Presque toutes ces régions sont sous le contrôle de le MINUK. Ce qui n’a
pas empêché le niveau de vie au Kosovo, de s’effondrer.
La désespérance, la peur et la méfiance se combinant, ont semé les véritables
raisons du conflit ethnique.
De telle sorte que lorsqu’un jeune Serbe a été tué par un tir d’une
voiture qui passait par là, les Serbes ont assumé qu’il s’agissait d’Albanais
- alors que les criminels ne sont toujours pas connus - et ils ont manifesté
en se rassemblant et en bloquant les routes. Aucune force internationale n’a
arrêté les barrages qui provoquaient un mécontentement grandissant. Si bien
que lorsqu’un enfant albanais est apparu à la TV pour dire qu’il avait été,
lui et ses amis, poussé ans la rivière par des Serbes et que ses amis s’étaient
noyés, ce fut comme une traînée de poudre.

**Marche à suivre:** Recopiez l'extrait sur le Kosovo en commençant à « Presque toutes ces » et en finissant à « du conflit ethnique. », et substituez « l'angoisse » à « la peur ».

(Entrées de données enregistrées)
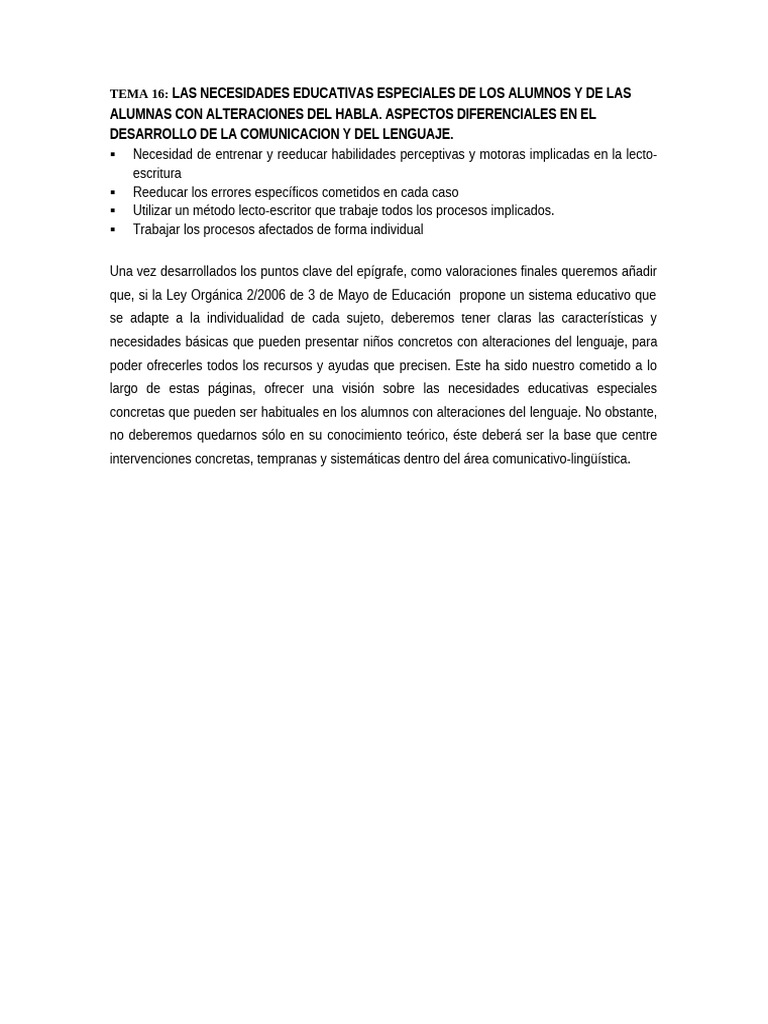 TEMA 16: LAS NECESIDADES EDUCATIVAS ESPECIALES DE LOS ALUMNOS Y DE LAS ALUMNAS CON ALTERACIONES DEL HABLA. ASPECTOS DIFERENCIALES EN EL DESARROLLO DE LA COMUNICACION Y DEL LENGUAJE.

▪ Necesidad de entrenar y reeducar habilidades perceptivas y motoras implicadas en la lecto-escritura
▪ Reeducar los errores específicos cometidos en cada caso
▪ Utilizar un método lecto-escritor que trabaje todos los procesos implicados.
▪ Trabajar los procesos afectados de forma individual

Una vez desarrollados los puntos clave del epígrafe, como valoraciones finales queremos añadir que, si la Ley Orgánica 2/2006 de 3 de Mayo de Educación propone un sistema educativo que se adapte a la individualidad de cada sujeto, deberemos tener claras las características y necesidades básicas que pueden presentar niños concretos con alteraciones del lenguaje, para poder ofrecerles todos los recursos y ayudas que precisen. Este ha sido nuestro cometido a lo largo de estas páginas, ofrecer una visión sobre las necesidades educativas especiales concretas que pueden ser habituales en los alumnos con alteraciones del lenguaje. No obstante, no deberemos quedarnos sólo en su conocimiento teórico, éste deberá ser la base que centre intervenciones concretas, tempranas y sistemáticas dentro del área comunicativo-lingüística.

**Réponse attendue:**
Presque toutes ces régions sont sous le contrôle de le MINUK. Ce qui n’a
pas empêché le niveau de vie au Kosovo, de s’effondrer.
La désespérance, l'angoisse et la méfiance se combinant, ont semé les véritables
raisons du conflit ethnique.